TASK DIRECTIONS: Format the lines of the entries below, starting at the line that contains "At what distance from" and ending at the line that contains "(99,32), (47,43), (70,42)", as a JSON list of strings with one string per line. Include both of those lines and leave out any blank lines.

RECORDS SUPPLIED:
* START *

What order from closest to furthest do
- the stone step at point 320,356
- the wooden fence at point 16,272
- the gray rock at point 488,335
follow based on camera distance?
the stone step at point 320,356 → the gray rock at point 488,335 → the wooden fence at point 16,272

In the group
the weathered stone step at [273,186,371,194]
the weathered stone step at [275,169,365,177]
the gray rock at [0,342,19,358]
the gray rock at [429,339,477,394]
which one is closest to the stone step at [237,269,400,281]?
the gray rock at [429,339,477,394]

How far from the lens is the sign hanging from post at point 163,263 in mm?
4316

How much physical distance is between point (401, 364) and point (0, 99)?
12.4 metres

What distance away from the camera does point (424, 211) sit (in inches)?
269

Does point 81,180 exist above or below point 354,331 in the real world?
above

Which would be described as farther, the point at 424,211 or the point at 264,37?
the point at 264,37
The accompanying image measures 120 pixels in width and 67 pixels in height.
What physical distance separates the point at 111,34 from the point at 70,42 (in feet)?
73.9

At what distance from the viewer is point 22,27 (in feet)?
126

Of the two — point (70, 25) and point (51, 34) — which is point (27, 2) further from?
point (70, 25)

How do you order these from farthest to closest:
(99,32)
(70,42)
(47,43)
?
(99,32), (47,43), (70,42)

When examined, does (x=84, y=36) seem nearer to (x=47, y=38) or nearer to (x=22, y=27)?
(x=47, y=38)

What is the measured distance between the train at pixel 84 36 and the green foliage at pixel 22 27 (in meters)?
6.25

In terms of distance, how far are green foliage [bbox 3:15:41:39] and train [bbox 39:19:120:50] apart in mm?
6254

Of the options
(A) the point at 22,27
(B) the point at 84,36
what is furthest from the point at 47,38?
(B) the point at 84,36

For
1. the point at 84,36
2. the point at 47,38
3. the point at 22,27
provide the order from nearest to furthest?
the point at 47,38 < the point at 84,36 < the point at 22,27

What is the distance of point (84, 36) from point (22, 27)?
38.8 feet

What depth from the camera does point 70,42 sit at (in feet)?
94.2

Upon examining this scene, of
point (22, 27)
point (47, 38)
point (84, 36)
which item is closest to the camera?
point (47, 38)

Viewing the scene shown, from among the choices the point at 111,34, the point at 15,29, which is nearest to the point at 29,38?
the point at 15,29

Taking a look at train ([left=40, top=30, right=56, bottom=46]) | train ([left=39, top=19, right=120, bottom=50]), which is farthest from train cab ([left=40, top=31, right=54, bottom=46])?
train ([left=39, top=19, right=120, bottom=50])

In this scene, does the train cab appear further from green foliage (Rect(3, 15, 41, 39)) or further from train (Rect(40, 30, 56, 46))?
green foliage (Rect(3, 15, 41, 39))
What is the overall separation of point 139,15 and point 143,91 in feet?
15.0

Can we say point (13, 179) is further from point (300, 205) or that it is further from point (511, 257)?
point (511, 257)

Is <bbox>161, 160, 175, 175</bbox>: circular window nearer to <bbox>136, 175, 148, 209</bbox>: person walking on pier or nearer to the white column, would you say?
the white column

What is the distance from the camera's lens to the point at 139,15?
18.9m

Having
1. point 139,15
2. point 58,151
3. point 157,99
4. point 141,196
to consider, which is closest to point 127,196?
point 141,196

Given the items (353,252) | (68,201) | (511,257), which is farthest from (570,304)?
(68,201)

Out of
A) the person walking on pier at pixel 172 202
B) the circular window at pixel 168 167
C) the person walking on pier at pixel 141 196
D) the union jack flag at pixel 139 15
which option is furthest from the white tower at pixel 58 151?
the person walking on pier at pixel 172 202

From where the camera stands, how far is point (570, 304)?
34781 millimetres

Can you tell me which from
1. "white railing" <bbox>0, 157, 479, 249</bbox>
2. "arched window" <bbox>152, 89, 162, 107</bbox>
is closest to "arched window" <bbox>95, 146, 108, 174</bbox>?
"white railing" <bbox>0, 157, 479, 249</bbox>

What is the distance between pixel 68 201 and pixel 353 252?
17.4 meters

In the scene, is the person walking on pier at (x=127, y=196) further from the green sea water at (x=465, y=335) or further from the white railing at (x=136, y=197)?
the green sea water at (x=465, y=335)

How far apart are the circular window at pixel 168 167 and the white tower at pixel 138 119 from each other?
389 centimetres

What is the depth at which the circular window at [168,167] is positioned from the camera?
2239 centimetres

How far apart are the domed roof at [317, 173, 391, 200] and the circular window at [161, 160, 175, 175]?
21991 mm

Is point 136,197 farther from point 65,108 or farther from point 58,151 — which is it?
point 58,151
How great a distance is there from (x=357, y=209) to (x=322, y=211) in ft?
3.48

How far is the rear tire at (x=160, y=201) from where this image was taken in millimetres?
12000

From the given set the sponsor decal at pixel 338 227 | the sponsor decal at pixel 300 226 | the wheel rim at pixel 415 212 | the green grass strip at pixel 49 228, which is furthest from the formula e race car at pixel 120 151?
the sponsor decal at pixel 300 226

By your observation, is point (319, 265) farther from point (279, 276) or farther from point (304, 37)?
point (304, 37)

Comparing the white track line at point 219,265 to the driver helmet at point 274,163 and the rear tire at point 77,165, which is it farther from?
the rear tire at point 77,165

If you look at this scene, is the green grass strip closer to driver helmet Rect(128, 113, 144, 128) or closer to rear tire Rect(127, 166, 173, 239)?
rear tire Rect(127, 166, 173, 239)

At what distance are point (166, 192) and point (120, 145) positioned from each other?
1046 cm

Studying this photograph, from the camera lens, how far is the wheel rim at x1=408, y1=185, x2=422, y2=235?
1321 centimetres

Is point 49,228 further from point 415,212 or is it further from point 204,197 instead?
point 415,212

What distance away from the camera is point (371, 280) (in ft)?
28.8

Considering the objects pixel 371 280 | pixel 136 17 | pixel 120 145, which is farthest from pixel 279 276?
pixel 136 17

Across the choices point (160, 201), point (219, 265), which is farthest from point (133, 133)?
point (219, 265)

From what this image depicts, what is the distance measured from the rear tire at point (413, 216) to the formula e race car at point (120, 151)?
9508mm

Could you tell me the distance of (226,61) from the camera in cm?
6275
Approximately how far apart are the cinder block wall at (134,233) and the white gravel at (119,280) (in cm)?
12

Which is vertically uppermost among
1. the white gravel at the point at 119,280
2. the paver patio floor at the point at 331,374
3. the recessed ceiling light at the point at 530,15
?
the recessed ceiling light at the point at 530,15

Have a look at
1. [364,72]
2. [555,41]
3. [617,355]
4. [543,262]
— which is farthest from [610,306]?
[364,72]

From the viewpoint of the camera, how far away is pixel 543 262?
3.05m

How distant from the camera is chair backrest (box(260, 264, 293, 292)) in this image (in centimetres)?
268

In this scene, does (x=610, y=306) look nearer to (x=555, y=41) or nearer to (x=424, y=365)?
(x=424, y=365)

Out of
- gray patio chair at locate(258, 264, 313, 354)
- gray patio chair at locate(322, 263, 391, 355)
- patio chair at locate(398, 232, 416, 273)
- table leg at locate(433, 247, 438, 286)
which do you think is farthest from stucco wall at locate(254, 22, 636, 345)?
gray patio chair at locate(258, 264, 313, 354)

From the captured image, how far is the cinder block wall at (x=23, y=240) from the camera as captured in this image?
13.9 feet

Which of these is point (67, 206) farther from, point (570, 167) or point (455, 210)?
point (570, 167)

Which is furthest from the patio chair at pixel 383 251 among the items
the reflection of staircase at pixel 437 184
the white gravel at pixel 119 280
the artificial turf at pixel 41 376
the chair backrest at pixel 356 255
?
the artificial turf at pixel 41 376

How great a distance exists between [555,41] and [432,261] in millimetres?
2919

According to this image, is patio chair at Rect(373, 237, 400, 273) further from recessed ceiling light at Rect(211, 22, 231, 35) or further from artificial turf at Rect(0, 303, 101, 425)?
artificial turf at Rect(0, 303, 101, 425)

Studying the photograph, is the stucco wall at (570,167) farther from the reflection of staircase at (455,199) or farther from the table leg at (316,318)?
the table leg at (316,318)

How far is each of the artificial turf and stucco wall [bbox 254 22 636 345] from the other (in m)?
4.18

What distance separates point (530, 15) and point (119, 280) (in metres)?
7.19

* END *
* START *

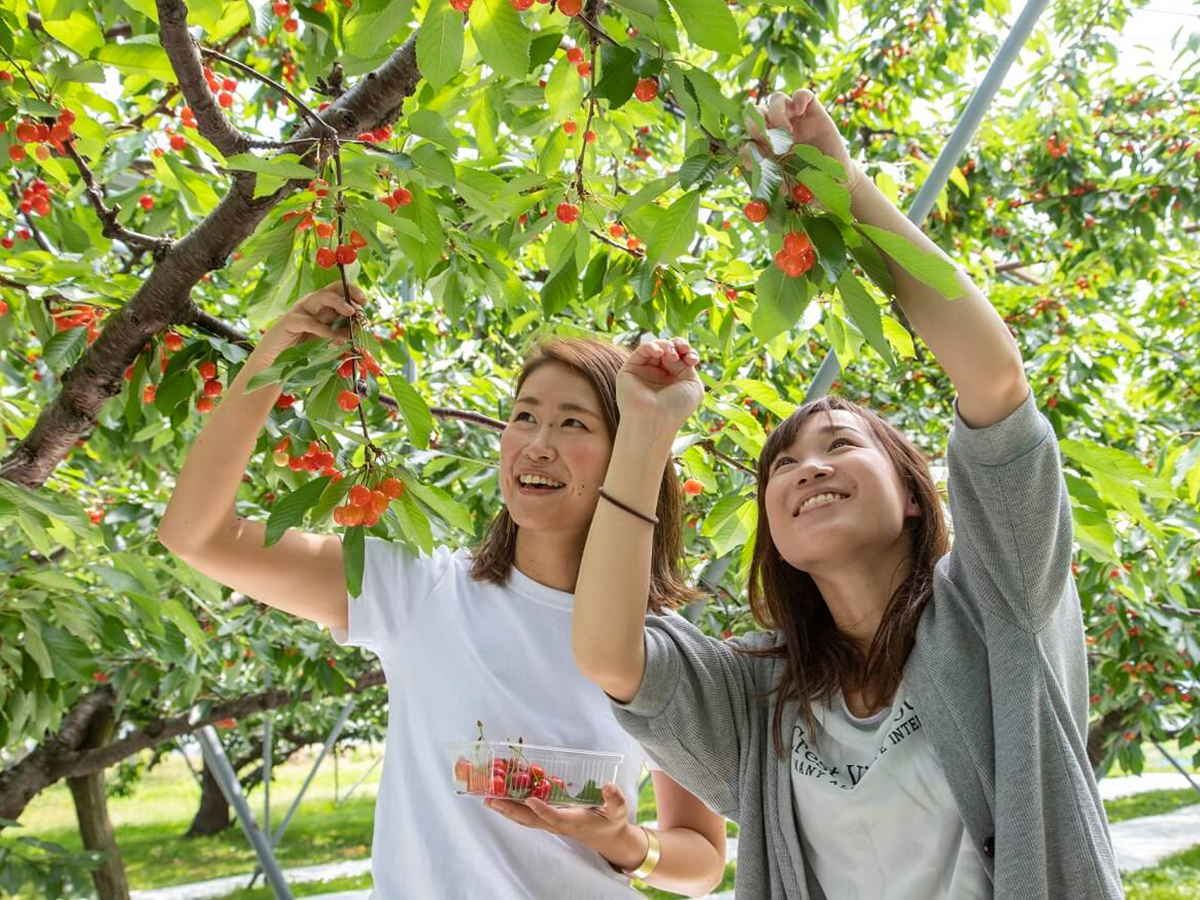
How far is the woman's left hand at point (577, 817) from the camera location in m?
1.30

* END *
* START *

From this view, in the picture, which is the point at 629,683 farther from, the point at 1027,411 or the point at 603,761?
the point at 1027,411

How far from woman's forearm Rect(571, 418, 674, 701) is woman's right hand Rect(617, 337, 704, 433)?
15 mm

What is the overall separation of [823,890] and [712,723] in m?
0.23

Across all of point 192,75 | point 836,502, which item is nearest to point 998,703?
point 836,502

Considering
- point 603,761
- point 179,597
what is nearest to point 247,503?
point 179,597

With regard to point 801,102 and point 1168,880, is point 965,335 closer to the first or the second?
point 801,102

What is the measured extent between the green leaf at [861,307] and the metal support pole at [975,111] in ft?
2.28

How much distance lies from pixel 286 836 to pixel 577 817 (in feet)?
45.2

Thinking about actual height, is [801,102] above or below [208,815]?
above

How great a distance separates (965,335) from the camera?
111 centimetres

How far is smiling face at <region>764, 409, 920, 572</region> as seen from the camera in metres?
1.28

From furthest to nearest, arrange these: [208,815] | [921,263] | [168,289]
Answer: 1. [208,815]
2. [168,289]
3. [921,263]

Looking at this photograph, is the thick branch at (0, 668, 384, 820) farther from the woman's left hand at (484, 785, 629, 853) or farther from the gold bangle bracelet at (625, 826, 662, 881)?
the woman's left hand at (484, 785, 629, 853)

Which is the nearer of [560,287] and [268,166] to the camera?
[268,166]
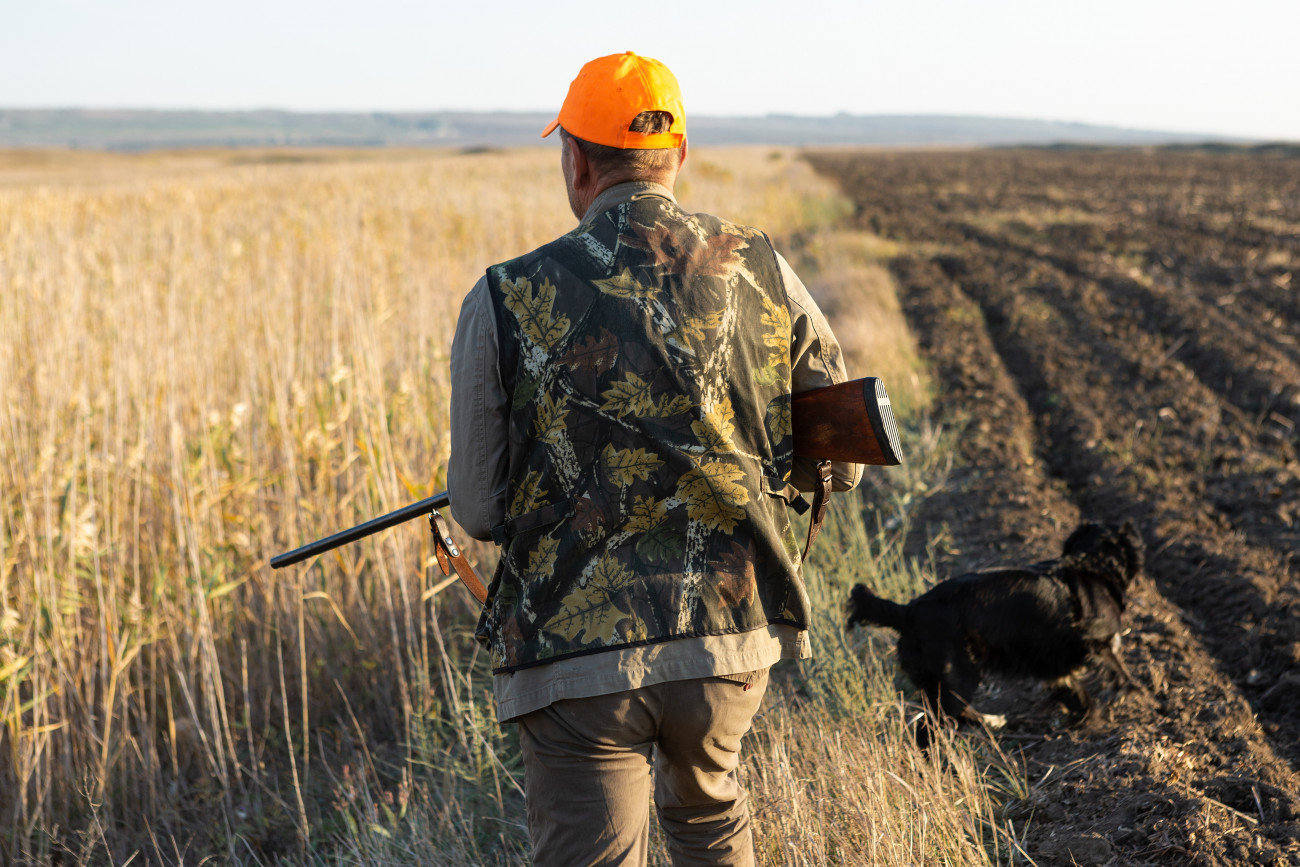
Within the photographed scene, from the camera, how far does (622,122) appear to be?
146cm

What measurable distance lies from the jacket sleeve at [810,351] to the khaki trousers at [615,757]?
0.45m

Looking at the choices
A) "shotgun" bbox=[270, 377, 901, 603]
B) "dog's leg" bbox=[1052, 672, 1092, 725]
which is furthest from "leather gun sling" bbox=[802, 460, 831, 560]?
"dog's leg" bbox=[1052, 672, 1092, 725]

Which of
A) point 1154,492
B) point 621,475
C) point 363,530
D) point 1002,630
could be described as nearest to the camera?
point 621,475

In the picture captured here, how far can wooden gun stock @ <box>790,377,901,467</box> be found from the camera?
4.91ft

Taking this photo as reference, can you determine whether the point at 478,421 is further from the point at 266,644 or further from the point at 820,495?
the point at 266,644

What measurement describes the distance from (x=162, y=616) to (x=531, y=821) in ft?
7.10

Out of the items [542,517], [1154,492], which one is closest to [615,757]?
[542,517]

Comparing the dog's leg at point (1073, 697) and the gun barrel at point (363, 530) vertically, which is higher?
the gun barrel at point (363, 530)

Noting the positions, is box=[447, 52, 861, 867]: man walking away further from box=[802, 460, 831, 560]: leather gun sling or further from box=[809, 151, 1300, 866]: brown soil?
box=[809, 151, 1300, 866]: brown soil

* END *

ANSWER TO THIS PROBLEM:
[
  "At what distance from the viewer is point 22,27 (in feet)?",
  "126",
  "Of the two — point (70, 25) and point (51, 34) — which is point (27, 2) further from?",
  "point (70, 25)",
  "How do you order these from farthest to closest:",
  "(99,32)",
  "(70,42)",
  "(47,43)",
  "?",
  "(99,32), (47,43), (70,42)"
]